Spatial positioning entries
+---+

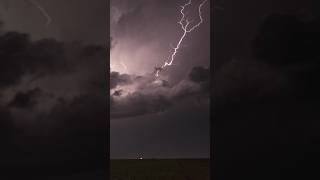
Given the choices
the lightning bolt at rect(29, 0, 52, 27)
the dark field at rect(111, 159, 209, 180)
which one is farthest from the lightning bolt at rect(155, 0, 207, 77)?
the lightning bolt at rect(29, 0, 52, 27)

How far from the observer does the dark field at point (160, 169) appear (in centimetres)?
382

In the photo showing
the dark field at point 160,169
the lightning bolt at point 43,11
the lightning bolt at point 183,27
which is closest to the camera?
the lightning bolt at point 43,11

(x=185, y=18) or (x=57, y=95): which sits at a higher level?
(x=185, y=18)

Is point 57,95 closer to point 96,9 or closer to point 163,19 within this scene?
point 96,9

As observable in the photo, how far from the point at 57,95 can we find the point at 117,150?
1494mm

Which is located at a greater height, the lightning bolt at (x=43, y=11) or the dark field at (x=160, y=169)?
the lightning bolt at (x=43, y=11)

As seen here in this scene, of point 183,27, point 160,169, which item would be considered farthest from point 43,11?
point 160,169

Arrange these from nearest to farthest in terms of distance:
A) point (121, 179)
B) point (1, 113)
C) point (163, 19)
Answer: point (1, 113) → point (121, 179) → point (163, 19)

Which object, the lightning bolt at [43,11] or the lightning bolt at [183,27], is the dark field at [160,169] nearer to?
the lightning bolt at [183,27]

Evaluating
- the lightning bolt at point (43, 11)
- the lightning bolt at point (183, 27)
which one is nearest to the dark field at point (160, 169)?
the lightning bolt at point (183, 27)

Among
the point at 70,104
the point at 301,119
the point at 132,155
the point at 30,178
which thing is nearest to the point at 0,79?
the point at 70,104

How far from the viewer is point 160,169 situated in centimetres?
398

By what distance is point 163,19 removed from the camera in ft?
13.9

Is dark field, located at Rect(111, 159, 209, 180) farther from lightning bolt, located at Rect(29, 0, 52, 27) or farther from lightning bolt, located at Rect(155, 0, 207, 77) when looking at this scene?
lightning bolt, located at Rect(29, 0, 52, 27)
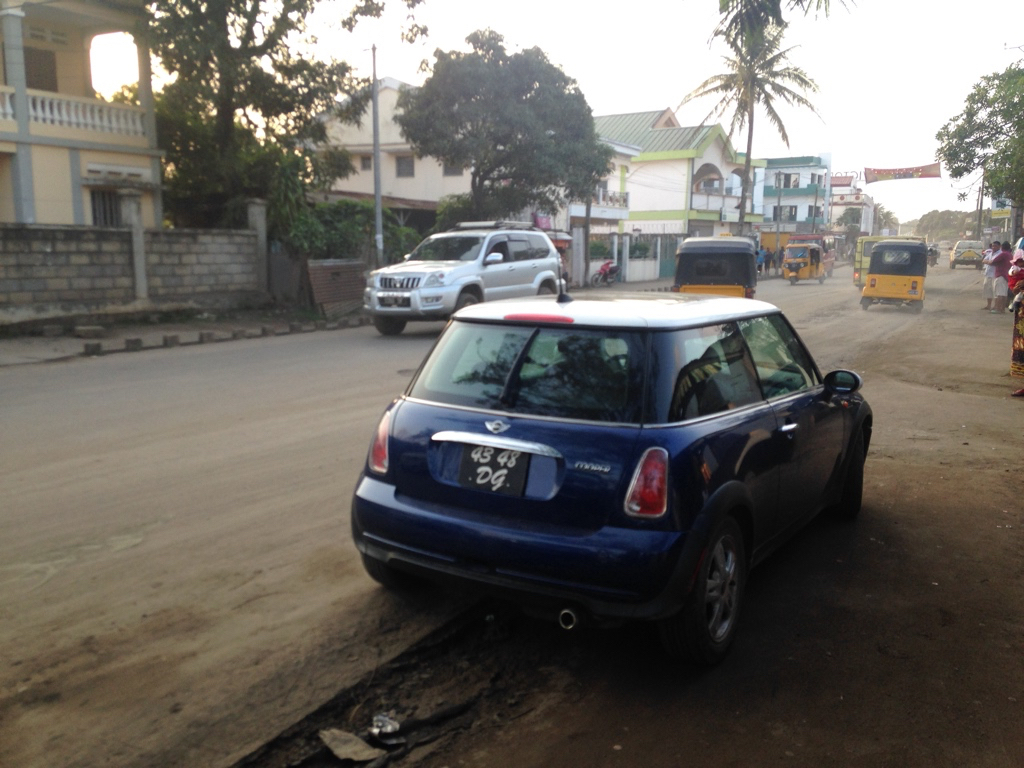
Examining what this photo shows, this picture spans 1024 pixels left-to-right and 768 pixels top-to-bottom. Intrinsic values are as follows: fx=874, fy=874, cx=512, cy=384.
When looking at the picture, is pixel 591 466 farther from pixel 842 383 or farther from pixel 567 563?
pixel 842 383

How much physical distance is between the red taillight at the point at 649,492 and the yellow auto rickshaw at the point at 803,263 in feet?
134

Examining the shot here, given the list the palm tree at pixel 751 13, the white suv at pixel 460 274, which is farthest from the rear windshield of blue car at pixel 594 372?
the white suv at pixel 460 274

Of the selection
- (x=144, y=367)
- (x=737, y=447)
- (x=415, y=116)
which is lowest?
(x=144, y=367)

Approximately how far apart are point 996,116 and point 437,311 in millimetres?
25177

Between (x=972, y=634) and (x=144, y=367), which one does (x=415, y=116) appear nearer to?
(x=144, y=367)

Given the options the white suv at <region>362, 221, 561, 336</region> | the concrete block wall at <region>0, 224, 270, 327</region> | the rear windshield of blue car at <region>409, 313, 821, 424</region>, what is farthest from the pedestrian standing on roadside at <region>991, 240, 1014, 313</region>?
the rear windshield of blue car at <region>409, 313, 821, 424</region>

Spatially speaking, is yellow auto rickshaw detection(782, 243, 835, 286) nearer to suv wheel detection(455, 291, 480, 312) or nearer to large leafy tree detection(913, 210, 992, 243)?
suv wheel detection(455, 291, 480, 312)

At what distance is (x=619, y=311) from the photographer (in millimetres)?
3963

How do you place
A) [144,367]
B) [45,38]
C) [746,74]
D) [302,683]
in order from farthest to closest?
[746,74], [45,38], [144,367], [302,683]

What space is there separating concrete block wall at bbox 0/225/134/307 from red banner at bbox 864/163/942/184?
7443 cm

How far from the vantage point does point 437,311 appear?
16.2m

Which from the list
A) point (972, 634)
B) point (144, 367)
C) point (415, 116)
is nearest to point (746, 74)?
point (415, 116)

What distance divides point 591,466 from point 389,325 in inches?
553

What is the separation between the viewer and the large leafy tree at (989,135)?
25.9m
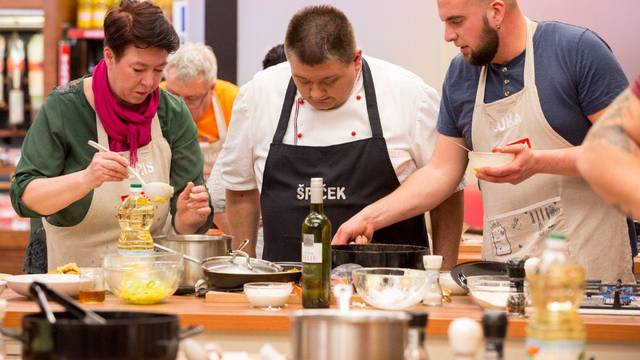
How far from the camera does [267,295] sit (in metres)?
2.68

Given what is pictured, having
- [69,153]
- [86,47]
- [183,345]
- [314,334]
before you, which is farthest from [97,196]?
[86,47]

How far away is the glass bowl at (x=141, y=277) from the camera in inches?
108

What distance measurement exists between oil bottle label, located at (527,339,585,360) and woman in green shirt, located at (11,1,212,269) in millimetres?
1823

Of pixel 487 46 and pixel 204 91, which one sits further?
pixel 204 91

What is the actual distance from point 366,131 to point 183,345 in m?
1.81

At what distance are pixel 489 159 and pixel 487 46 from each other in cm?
48

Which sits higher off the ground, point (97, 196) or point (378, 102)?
point (378, 102)

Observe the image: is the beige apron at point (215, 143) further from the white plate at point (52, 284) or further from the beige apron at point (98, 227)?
the white plate at point (52, 284)

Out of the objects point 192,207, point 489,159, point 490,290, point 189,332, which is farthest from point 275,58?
point 189,332

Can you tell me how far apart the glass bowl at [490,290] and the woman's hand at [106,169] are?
115 cm

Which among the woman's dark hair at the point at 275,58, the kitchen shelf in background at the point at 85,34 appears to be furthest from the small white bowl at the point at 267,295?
the kitchen shelf in background at the point at 85,34

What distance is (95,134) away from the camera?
11.5ft

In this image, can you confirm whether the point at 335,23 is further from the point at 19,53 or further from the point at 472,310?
the point at 19,53

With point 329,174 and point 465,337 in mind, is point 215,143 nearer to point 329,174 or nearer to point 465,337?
point 329,174
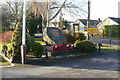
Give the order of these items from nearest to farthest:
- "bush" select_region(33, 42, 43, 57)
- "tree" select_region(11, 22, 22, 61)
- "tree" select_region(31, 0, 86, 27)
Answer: "tree" select_region(11, 22, 22, 61) → "bush" select_region(33, 42, 43, 57) → "tree" select_region(31, 0, 86, 27)

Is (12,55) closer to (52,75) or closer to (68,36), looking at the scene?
(52,75)

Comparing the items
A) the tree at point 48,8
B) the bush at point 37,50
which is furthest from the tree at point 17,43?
the tree at point 48,8

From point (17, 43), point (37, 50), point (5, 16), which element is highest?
point (5, 16)

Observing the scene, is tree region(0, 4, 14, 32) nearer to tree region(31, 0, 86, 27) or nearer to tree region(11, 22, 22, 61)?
tree region(31, 0, 86, 27)

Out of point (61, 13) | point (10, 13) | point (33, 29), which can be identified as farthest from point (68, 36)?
point (10, 13)

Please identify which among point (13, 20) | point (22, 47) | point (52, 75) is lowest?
point (52, 75)

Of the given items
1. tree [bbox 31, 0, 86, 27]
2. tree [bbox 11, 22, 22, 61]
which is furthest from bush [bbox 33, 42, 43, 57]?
tree [bbox 31, 0, 86, 27]

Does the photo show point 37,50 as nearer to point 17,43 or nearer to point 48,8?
point 17,43

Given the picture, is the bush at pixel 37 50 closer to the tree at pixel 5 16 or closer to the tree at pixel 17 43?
the tree at pixel 17 43

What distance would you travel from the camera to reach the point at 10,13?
96.3 feet

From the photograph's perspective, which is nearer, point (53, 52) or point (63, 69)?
point (63, 69)

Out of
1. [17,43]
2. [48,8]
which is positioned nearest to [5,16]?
[48,8]

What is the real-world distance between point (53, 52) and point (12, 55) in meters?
3.02

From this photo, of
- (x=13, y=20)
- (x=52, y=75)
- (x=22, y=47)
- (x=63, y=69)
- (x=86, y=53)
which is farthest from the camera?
(x=13, y=20)
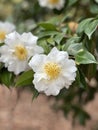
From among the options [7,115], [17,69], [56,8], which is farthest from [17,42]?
[7,115]

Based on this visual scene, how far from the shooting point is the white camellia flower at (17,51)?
135cm

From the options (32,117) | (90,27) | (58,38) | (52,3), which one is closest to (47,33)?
(58,38)

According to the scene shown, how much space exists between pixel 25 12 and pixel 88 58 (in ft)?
3.56

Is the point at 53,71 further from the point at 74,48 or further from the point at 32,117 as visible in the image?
the point at 32,117

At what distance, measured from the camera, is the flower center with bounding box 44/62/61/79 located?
125cm

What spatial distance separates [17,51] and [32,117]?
2371 millimetres

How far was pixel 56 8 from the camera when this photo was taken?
73.8 inches

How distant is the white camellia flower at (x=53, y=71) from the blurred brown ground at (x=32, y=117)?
2063mm

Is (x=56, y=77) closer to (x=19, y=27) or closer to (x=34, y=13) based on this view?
(x=19, y=27)

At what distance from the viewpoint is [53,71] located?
1253 mm

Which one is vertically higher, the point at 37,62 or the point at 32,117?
the point at 37,62

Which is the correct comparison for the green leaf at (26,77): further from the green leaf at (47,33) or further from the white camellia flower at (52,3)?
the white camellia flower at (52,3)

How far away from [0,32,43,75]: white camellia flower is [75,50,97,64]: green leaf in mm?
134

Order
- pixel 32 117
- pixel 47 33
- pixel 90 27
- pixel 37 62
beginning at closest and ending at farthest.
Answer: pixel 37 62 < pixel 90 27 < pixel 47 33 < pixel 32 117
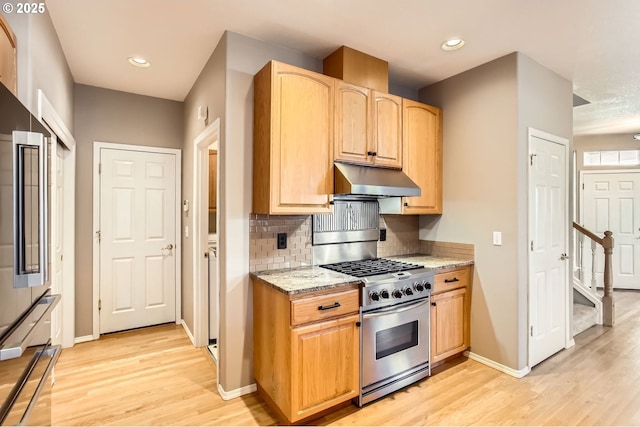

+---+

*EXERCISE DETAILS*
Pick out every line in the data above that contains the string "much", and copy each one. Case counts.

*SOLUTION TO THIS PROBLEM*
How much physical distance is between the red taillight at the point at 649,492 and the yellow auto rickshaw at the point at 803,263 in feet?
According to the scene shown, how much space exists between pixel 25 12 and pixel 88 58 (in ft)?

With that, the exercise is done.